Syria’s conflicts and the many world orders’ state of denial
Mohamed Chebarro/Al Arabiya/September 08/16
Listening to president Obama’s sincere words that they were “not there yet” on deal over Syria, during their 90-minute meeting with Russian President Vladimir Putin at the G20, only goes on to justify a new and open round of bloodshed in Syria in the dying months of his presidency. President Obama went on to elaborate that what is preventing the progress of the talks is a deep lack of trust between Washington and Moscow leadership.
Listening to President Putin insisting that further talks are needed with the Americans to reach a truce in Aleppo and that many obstacles remain. According to him, the US insists on calling some Syrian fighters as moderate opposition to Assad’s rule, which is delaying a ceasefire or outright settlement. All this means that such discussions between the super power and the not so super power are still in a limbo in relation to Syria and other pressing issues be it Ukraine, or the over drummed up war on terror.
President Erdogan of Turkey at the G 20 also reminded everybody that he is working with the Russians for a truce (only in Aleppo) to be announced prior to Eid al-Adha next week. He also alluded again to the need to establish safe areas inside Syria, if the international community is expected to get to grip with the refugees’ crisis and stem the flow far from the European shores. Maybe chancellor Merkel of Germany was the most direct in voicing her expectation that the Russians could work with Assad to enforce a ceasefire. She bluntly revealed that Moscow enjoys the upper hand in matters that concern Syria and the Assad regime.
Status quo
All these developments indicate how little progress has been made, even after five years of Syrian conflict. This is all the international community could muster in a bid to stop the killing in Syria after sitting and watching more than 300,000 Syrians killed, 5 million refugees in neighboring countries, and over one million in Europe. Another 6-7 million are internally displaced. The bloodshed that started as Syrians’ peaceful rebellion against the Assad family’s 40-year rule gradually metamorphosed into a regime’s war on its own people, a war on terror, a Hezbollah war to protect Assad, an Iranian war to protect the Shiite, an international coalition against terror , a Russian war, and lastly a Turkish offensive against the Kurds.

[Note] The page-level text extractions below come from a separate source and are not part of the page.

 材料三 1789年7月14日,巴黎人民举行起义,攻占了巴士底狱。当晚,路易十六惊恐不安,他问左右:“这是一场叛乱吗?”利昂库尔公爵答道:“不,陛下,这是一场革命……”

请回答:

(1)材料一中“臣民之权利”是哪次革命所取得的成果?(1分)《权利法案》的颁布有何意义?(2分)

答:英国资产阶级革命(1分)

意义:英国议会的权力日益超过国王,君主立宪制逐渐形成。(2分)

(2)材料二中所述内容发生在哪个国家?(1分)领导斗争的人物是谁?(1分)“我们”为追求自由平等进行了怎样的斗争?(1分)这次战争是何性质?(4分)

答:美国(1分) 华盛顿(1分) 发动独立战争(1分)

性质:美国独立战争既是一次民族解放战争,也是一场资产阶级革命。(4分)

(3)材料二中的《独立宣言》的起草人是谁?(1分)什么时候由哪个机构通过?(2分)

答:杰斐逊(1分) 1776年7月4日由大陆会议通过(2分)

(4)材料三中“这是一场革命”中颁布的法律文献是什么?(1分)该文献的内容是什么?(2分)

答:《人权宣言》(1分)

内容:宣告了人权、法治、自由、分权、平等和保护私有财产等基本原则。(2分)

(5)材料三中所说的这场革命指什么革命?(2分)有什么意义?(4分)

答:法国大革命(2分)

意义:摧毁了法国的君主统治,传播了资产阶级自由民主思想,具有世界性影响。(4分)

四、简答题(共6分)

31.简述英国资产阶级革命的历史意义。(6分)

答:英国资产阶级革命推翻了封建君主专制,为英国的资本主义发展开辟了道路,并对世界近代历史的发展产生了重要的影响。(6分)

The search for truce in Syria has replaced the search for peace as a norm. For the past five years, we were led to believe that the common objective for the international community was to end Syria’s many wars. But peace remains elusive despite the best of efforts of all stakeholders and good intentions, especially those of Secretary of State John Kerry and Foreign Minister Sergei Lavrov. From Washington to the Kremlin, from Tehran to Ankara, and from the UN in New York to the EU in Brussels very little is said or thought about how to end the conflict or ask how the Syrians in the country or those forcibly displaced by ethnic cleansing in few cases or those outside the country perceive a possible end to the conflict. Even less is known about formulas for a New Syria spelled out by military and diplomats from Russia and the US.
The international community has failed to answer these questions. Obama, Putin, Erdogan and Merkel, to mention just a few, are evading the real questions by calling for truce, transitional period, and safe zones. These utterances suit their short term vision of how to contain a conflict that has become a proxy to many serious wars.
The Syrian refugees could descend on Turkey today and Germany tomorrow. Iran could continue to send troops and militias and so can Turkey. Moscow warplanes are unlikely to leave Syrian airspace soon and so are the planes of the international coalition fighting ISIS. But the state of denial with which all are treating the Syrian question is indicative of both a crisis of leadership, statesmanship and commitment to peace and order. Hypocrisy has replaced policy. The search for truce has replaced the search for peace as a norm. And chaos has become a replacement to order.
The Syrian question and its continued bleeding population is a microcosm of today’s world and its many societies. Economic hardship, mixed with theories of fear, have won over the long held ethos of search for peace one way or the other and the need to be creative is its pursuit, or all is doomed.